For the study, researchers examined data on 6.1 million people 10 years and older in Denmark, including 5.5 individuals who received at least one course of antibiotics between 2000 and 2018. During the study period almost 53,000 people were newly diagnosed with IBD, including both Crohn’s disease and ulcerative colitis. Compared with people who never used antibiotics, those who did were significantly more likely to develop IBD at all age groups in the study. With each additional course of antibiotics, the risk of IBD climbed by at least another 10 percent, impacting all ages and rising more for those over 40, according to research published in Gut.

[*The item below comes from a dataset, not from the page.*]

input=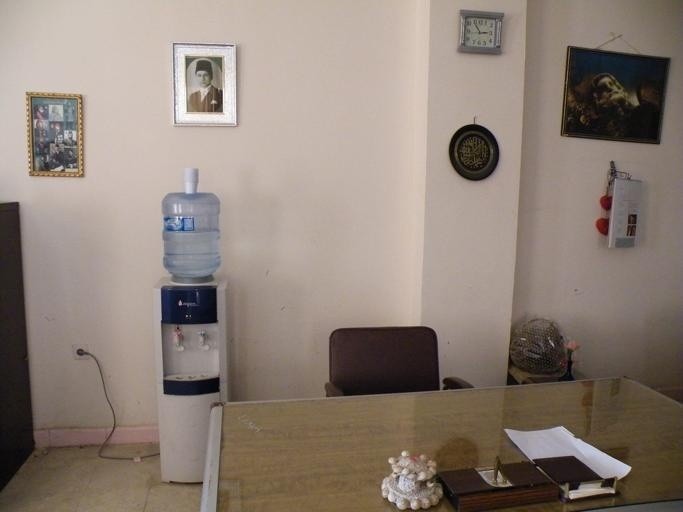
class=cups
[184,168,198,194]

Among those 10 to 40 years old, their odds of developing IBD were 28 percent higher, and this increased risk climbed to about 48 percent after age 40. The IBD risk was greatest one to two years after people took antibiotics specifically for gastrointestinal infections, the study also found. “It’s certainly possible that the underlying inflammatory response related to an infection may lead to the associated risk seen,” says lead study author Adam Faye, MD, an assistant professor of medicine and population health at the New York University Grossman School of Medicine. “However, we do have some evidence that antibiotics themselves may contribute to onset of disease.” For example, the study didn’t find any connection between IBD and one antibiotic — nitrofurantoin — which treats urinary tract infections. If the underlying infections could cause IBD then scientists would expect to see an increased risk even when people took nitrofurantoin, Dr. Faye says. The fact that this didn’t happen suggests that the issue is specific to the antibiotics people took, not the underlying infections, Faye adds.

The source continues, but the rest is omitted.